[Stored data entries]
————————

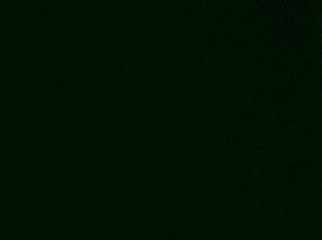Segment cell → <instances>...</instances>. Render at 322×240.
<instances>
[{
  "mask_svg": "<svg viewBox=\"0 0 322 240\" xmlns=\"http://www.w3.org/2000/svg\"><path fill=\"white\" fill-rule=\"evenodd\" d=\"M284 56L290 60H300L301 59V44L297 39L286 44L284 48Z\"/></svg>",
  "mask_w": 322,
  "mask_h": 240,
  "instance_id": "6da1fadb",
  "label": "cell"
},
{
  "mask_svg": "<svg viewBox=\"0 0 322 240\" xmlns=\"http://www.w3.org/2000/svg\"><path fill=\"white\" fill-rule=\"evenodd\" d=\"M287 70V62L284 59H274L270 63V73L273 76L281 77L285 75Z\"/></svg>",
  "mask_w": 322,
  "mask_h": 240,
  "instance_id": "7a4b0ae2",
  "label": "cell"
},
{
  "mask_svg": "<svg viewBox=\"0 0 322 240\" xmlns=\"http://www.w3.org/2000/svg\"><path fill=\"white\" fill-rule=\"evenodd\" d=\"M319 67H318L316 61L313 59L305 58V59H300L299 60V69L305 75L314 74V72Z\"/></svg>",
  "mask_w": 322,
  "mask_h": 240,
  "instance_id": "3957f363",
  "label": "cell"
},
{
  "mask_svg": "<svg viewBox=\"0 0 322 240\" xmlns=\"http://www.w3.org/2000/svg\"><path fill=\"white\" fill-rule=\"evenodd\" d=\"M301 165L296 162H287L284 165V173L286 177L290 179H294L300 176L301 174Z\"/></svg>",
  "mask_w": 322,
  "mask_h": 240,
  "instance_id": "277c9868",
  "label": "cell"
},
{
  "mask_svg": "<svg viewBox=\"0 0 322 240\" xmlns=\"http://www.w3.org/2000/svg\"><path fill=\"white\" fill-rule=\"evenodd\" d=\"M314 78H313V89L317 95L322 96V73L320 71V68H318L314 72Z\"/></svg>",
  "mask_w": 322,
  "mask_h": 240,
  "instance_id": "5b68a950",
  "label": "cell"
},
{
  "mask_svg": "<svg viewBox=\"0 0 322 240\" xmlns=\"http://www.w3.org/2000/svg\"><path fill=\"white\" fill-rule=\"evenodd\" d=\"M313 115L315 120L318 121L322 120V105L320 101H317L313 105Z\"/></svg>",
  "mask_w": 322,
  "mask_h": 240,
  "instance_id": "8992f818",
  "label": "cell"
},
{
  "mask_svg": "<svg viewBox=\"0 0 322 240\" xmlns=\"http://www.w3.org/2000/svg\"><path fill=\"white\" fill-rule=\"evenodd\" d=\"M313 36L317 43H320L322 40V28L320 27L315 28V30L313 31Z\"/></svg>",
  "mask_w": 322,
  "mask_h": 240,
  "instance_id": "52a82bcc",
  "label": "cell"
}]
</instances>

————————

TASK ▸
Lay out every line of the material above as a JSON list of strings, one string per line, with blank lines skipped. Leave the pictures out of your answer.

RESULT OF THIS TASK ▸
[
  "Segment cell → <instances>...</instances>. Render at 322×240.",
  "<instances>",
  "[{",
  "  \"mask_svg\": \"<svg viewBox=\\\"0 0 322 240\\\" xmlns=\\\"http://www.w3.org/2000/svg\\\"><path fill=\\\"white\\\" fill-rule=\\\"evenodd\\\" d=\\\"M284 56L290 60H300L301 59V44L297 39L286 44L284 48Z\\\"/></svg>\",",
  "  \"mask_w\": 322,",
  "  \"mask_h\": 240,",
  "  \"instance_id\": \"6da1fadb\",",
  "  \"label\": \"cell\"",
  "},",
  "{",
  "  \"mask_svg\": \"<svg viewBox=\\\"0 0 322 240\\\" xmlns=\\\"http://www.w3.org/2000/svg\\\"><path fill=\\\"white\\\" fill-rule=\\\"evenodd\\\" d=\\\"M287 70V62L284 59H274L270 63V73L273 76L281 77L285 75Z\\\"/></svg>\",",
  "  \"mask_w\": 322,",
  "  \"mask_h\": 240,",
  "  \"instance_id\": \"7a4b0ae2\",",
  "  \"label\": \"cell\"",
  "},",
  "{",
  "  \"mask_svg\": \"<svg viewBox=\\\"0 0 322 240\\\" xmlns=\\\"http://www.w3.org/2000/svg\\\"><path fill=\\\"white\\\" fill-rule=\\\"evenodd\\\" d=\\\"M319 67H318L316 61L313 59L305 58V59H300L299 60V69L305 75L314 74V72Z\\\"/></svg>\",",
  "  \"mask_w\": 322,",
  "  \"mask_h\": 240,",
  "  \"instance_id\": \"3957f363\",",
  "  \"label\": \"cell\"",
  "},",
  "{",
  "  \"mask_svg\": \"<svg viewBox=\\\"0 0 322 240\\\" xmlns=\\\"http://www.w3.org/2000/svg\\\"><path fill=\\\"white\\\" fill-rule=\\\"evenodd\\\" d=\\\"M301 165L296 162H287L284 165V173L286 177L290 179H294L300 176L301 174Z\\\"/></svg>\",",
  "  \"mask_w\": 322,",
  "  \"mask_h\": 240,",
  "  \"instance_id\": \"277c9868\",",
  "  \"label\": \"cell\"",
  "},",
  "{",
  "  \"mask_svg\": \"<svg viewBox=\\\"0 0 322 240\\\" xmlns=\\\"http://www.w3.org/2000/svg\\\"><path fill=\\\"white\\\" fill-rule=\\\"evenodd\\\" d=\\\"M314 78H313V89L317 95L322 96V73L320 71V68H318L314 72Z\\\"/></svg>\",",
  "  \"mask_w\": 322,",
  "  \"mask_h\": 240,",
  "  \"instance_id\": \"5b68a950\",",
  "  \"label\": \"cell\"",
  "},",
  "{",
  "  \"mask_svg\": \"<svg viewBox=\\\"0 0 322 240\\\" xmlns=\\\"http://www.w3.org/2000/svg\\\"><path fill=\\\"white\\\" fill-rule=\\\"evenodd\\\" d=\\\"M313 115L315 120L318 121L322 120V105L320 101H317L313 105Z\\\"/></svg>\",",
  "  \"mask_w\": 322,",
  "  \"mask_h\": 240,",
  "  \"instance_id\": \"8992f818\",",
  "  \"label\": \"cell\"",
  "},",
  "{",
  "  \"mask_svg\": \"<svg viewBox=\\\"0 0 322 240\\\" xmlns=\\\"http://www.w3.org/2000/svg\\\"><path fill=\\\"white\\\" fill-rule=\\\"evenodd\\\" d=\\\"M313 36L317 43H320L322 40V28L320 27L315 28V30L313 31Z\\\"/></svg>\",",
  "  \"mask_w\": 322,",
  "  \"mask_h\": 240,",
  "  \"instance_id\": \"52a82bcc\",",
  "  \"label\": \"cell\"",
  "}]",
  "</instances>"
]